◆ GIVEN EXERCISE ◆
Locate every line in the records below that contains the string "separates", and copy each of those lines. Case counts.

Raw records
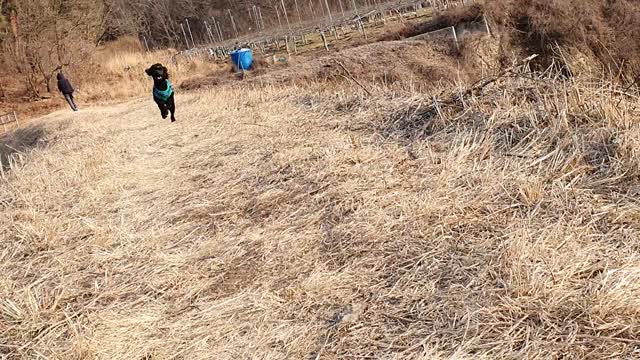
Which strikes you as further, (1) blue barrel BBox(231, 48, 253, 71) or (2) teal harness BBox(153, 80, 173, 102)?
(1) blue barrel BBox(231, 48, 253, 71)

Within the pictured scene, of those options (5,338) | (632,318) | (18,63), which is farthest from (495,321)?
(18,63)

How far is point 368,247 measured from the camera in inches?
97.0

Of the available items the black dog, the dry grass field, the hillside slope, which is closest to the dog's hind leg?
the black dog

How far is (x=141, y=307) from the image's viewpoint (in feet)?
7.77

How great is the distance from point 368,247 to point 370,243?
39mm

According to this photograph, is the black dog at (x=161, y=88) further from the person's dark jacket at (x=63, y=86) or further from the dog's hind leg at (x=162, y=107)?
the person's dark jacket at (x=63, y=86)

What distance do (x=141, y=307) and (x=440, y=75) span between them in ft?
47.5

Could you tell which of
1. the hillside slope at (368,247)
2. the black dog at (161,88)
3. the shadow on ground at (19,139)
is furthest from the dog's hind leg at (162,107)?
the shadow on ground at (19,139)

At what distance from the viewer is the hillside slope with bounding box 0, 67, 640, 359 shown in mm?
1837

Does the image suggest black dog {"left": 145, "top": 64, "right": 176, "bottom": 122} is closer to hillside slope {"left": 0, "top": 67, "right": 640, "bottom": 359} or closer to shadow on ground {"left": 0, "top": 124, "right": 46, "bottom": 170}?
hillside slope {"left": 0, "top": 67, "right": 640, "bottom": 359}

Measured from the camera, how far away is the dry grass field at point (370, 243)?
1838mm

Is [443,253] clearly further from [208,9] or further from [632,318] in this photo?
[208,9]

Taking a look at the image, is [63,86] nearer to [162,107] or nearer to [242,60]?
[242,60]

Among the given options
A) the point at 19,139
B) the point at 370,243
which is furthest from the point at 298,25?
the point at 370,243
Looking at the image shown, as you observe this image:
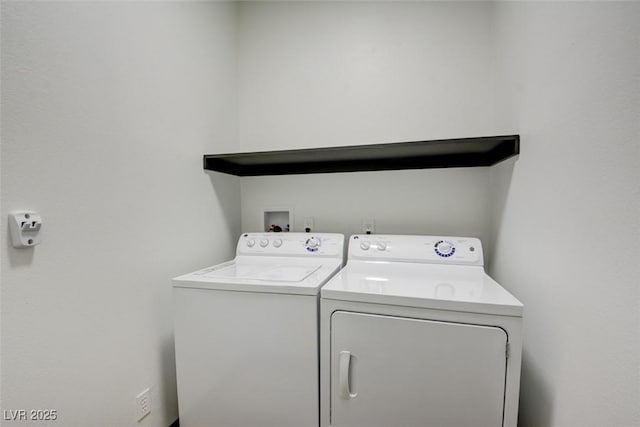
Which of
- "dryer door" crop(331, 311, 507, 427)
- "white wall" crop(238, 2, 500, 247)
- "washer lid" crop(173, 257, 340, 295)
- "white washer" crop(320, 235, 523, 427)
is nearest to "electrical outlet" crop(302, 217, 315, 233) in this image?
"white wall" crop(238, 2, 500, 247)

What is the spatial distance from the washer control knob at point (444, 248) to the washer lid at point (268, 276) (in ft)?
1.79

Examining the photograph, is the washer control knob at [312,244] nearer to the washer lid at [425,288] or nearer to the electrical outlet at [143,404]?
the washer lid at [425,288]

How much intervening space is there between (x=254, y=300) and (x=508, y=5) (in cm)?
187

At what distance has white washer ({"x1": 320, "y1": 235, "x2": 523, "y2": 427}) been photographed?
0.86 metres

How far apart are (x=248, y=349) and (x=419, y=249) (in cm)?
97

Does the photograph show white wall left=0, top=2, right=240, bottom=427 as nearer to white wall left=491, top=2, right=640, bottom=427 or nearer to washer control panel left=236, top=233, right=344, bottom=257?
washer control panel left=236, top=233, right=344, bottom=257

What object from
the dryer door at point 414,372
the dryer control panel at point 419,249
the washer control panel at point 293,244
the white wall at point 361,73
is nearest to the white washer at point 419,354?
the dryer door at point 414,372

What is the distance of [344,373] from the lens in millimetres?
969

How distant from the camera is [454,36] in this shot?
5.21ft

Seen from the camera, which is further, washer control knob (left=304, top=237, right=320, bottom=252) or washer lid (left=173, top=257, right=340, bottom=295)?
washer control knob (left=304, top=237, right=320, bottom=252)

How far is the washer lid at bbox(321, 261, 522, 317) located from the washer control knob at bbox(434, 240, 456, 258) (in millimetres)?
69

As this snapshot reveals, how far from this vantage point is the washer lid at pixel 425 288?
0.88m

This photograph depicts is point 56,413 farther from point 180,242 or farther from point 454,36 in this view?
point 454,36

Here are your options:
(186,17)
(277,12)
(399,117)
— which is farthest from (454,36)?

* * *

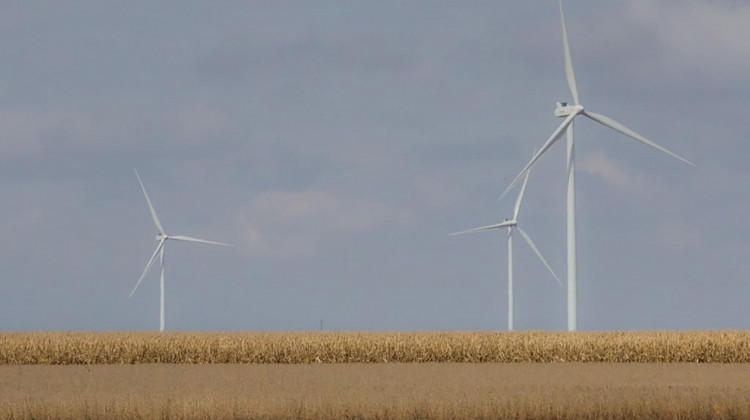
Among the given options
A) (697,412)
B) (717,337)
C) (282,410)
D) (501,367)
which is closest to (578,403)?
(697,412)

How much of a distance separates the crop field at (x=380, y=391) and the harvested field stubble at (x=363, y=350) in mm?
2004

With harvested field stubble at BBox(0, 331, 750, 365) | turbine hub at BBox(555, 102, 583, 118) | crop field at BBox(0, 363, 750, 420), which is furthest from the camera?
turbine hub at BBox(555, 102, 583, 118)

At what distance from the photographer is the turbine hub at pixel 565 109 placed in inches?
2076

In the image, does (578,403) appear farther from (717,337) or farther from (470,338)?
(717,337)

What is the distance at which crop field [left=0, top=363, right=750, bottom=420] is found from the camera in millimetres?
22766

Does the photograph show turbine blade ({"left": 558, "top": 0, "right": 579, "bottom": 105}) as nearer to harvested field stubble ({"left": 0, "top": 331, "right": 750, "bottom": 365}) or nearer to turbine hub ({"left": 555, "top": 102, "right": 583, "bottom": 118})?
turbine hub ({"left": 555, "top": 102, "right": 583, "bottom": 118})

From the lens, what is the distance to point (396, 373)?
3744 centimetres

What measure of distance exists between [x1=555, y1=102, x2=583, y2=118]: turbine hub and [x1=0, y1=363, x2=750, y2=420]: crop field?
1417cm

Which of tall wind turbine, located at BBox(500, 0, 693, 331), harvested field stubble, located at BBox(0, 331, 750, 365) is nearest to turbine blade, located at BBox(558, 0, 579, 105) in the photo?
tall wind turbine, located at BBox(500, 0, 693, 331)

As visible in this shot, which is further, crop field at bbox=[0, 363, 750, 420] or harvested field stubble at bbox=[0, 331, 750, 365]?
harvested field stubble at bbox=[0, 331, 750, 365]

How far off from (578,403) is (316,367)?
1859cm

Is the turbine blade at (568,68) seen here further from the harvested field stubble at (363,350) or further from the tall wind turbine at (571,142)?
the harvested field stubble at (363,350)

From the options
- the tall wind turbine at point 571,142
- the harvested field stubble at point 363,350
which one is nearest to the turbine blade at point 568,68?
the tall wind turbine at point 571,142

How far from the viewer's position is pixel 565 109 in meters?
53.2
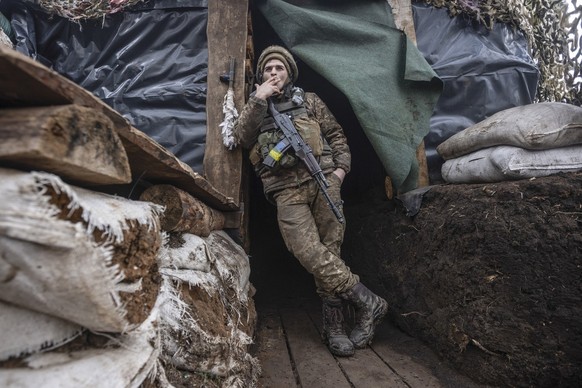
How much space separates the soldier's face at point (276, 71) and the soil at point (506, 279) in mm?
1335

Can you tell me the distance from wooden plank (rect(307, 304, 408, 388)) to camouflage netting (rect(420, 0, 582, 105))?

◆ WRITTEN RESPONSE ◆
How much of a distance separates the crop field at (x=380, y=391) and the harvested field stubble at (x=363, y=350) in mm?
How much space separates the soldier's face at point (276, 71) and the soil at point (506, 279) in mm?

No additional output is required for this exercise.